▶ **Work instructions**: Reproduce the records verbatim, from the line containing "What measurable distance" through the end of the records, both ends included.

▶ **Supplied data**:
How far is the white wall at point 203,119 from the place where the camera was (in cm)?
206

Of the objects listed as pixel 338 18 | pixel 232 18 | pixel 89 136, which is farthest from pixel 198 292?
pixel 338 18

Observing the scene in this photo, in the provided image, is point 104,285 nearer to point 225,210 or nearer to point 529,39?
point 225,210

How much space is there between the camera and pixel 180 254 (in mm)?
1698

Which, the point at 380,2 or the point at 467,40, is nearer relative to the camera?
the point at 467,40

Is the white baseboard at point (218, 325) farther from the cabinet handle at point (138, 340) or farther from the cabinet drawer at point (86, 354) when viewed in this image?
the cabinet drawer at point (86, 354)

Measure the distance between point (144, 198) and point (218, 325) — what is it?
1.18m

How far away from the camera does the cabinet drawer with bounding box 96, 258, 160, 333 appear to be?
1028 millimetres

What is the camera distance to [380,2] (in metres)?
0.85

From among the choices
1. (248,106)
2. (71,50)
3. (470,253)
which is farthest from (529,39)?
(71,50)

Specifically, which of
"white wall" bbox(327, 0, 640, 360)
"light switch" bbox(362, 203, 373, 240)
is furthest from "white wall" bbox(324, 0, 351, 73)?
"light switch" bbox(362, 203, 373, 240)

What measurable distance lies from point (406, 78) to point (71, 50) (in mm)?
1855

▶ **Task result**:
What measurable distance lies from point (406, 78) to point (71, 50) (in mm)?
1855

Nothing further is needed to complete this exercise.